(Source data)
------------------------------------------------------------------------

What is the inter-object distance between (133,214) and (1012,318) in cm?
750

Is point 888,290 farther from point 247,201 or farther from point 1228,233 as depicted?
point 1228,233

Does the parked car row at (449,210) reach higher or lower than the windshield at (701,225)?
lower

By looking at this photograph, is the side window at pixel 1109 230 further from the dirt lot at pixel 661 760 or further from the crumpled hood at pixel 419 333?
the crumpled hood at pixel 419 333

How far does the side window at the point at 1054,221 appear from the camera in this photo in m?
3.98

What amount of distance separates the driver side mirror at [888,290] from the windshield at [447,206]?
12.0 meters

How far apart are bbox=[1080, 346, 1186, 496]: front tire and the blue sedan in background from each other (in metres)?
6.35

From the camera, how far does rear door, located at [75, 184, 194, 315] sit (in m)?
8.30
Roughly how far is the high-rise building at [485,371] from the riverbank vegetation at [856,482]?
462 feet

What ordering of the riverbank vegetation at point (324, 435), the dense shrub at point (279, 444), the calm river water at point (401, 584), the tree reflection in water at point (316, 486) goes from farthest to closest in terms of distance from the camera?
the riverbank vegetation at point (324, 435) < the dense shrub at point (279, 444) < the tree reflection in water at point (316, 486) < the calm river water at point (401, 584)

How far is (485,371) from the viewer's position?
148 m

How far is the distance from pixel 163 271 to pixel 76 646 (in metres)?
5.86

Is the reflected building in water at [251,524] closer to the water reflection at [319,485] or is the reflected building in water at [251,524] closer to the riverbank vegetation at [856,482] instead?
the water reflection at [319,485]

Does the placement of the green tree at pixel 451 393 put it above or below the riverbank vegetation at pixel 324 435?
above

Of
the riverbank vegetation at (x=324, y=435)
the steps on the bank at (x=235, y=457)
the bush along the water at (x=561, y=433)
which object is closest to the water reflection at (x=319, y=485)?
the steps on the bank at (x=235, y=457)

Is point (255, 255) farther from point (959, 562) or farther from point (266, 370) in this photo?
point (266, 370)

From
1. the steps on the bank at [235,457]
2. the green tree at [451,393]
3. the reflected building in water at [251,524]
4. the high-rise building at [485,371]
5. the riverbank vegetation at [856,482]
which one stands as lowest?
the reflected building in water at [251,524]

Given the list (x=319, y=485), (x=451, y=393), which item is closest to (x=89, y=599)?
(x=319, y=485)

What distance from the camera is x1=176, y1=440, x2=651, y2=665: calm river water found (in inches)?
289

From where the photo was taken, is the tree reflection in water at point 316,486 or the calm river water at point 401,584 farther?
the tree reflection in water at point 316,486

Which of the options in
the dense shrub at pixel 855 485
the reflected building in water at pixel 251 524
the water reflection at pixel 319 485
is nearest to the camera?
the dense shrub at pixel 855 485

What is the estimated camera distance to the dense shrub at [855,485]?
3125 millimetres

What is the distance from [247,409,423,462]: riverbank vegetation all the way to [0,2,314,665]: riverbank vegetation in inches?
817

------------------------------------------------------------------------

» WORK TO BE COMPLETED:
Reproduce every line of the records above verbatim, from the first record through the last.

» RESPONSE TO THIS EXERCISE:
What is the inter-object distance between (133,214) and (1012,318) in cm?
750

Is point 888,290 farther from point 247,201 or farther from point 1228,233 as depicted?
point 1228,233

Does the parked car row at (449,210) reach higher or lower than the windshield at (701,225)?
lower

By looking at this photograph, is the side window at pixel 1109 230 further from the dirt lot at pixel 661 760 or further from the crumpled hood at pixel 419 333?
the crumpled hood at pixel 419 333

How far does the side window at the point at 1054,221 appear from the camera in this photo in m?
3.98

What amount of distance separates the driver side mirror at [888,290] from the windshield at [447,206]?
12.0 meters

How far apart are bbox=[1080, 346, 1186, 496]: front tire and the blue sedan in background from each other (in metres)?
6.35

From the camera, how far does rear door, located at [75, 184, 194, 315] sit (in m)?
8.30
Roughly how far is the high-rise building at [485,371] from the riverbank vegetation at [856,482]?
462 feet

What ordering of the riverbank vegetation at point (324, 435), the dense shrub at point (279, 444), the calm river water at point (401, 584), the tree reflection in water at point (316, 486) goes from farthest to closest in terms of distance from the camera?
the riverbank vegetation at point (324, 435) < the dense shrub at point (279, 444) < the tree reflection in water at point (316, 486) < the calm river water at point (401, 584)

How far is (485,371) from the viewer's position?
148 m

How far is the distance from pixel 163 271 to pixel 76 646 (in metres)?
5.86

Is the reflected building in water at [251,524] closer to the water reflection at [319,485] or is the reflected building in water at [251,524] closer to the riverbank vegetation at [856,482] instead?
the water reflection at [319,485]

Does the placement of the green tree at pixel 451 393 put it above or below the riverbank vegetation at pixel 324 435?
above

Of
the riverbank vegetation at (x=324, y=435)
the steps on the bank at (x=235, y=457)
the bush along the water at (x=561, y=433)
which object is closest to the water reflection at (x=319, y=485)?
the steps on the bank at (x=235, y=457)

Is point (255, 255) farther from point (959, 562) or farther from point (266, 370) in this photo?
point (266, 370)

From
1. the steps on the bank at [235,457]
2. the green tree at [451,393]
3. the reflected building in water at [251,524]
4. the high-rise building at [485,371]
5. the riverbank vegetation at [856,482]
which one stands as lowest?
the reflected building in water at [251,524]

Given the list (x=319, y=485), (x=451, y=393), which item is closest to (x=89, y=599)?
(x=319, y=485)

What distance from the camera is x1=176, y1=440, x2=651, y2=665: calm river water found (in inches)?
289

From where the photo was taken, is the tree reflection in water at point 316,486 or the calm river water at point 401,584 farther?
the tree reflection in water at point 316,486

Which of the options in
the dense shrub at pixel 855 485
the reflected building in water at pixel 251 524
the water reflection at pixel 319 485
is nearest to the camera?
the dense shrub at pixel 855 485

What is the estimated camera distance to the dense shrub at [855,485]?
3125 millimetres

What is the distance from [247,409,423,462]: riverbank vegetation all the way to [0,2,314,665]: riverbank vegetation in inches?
817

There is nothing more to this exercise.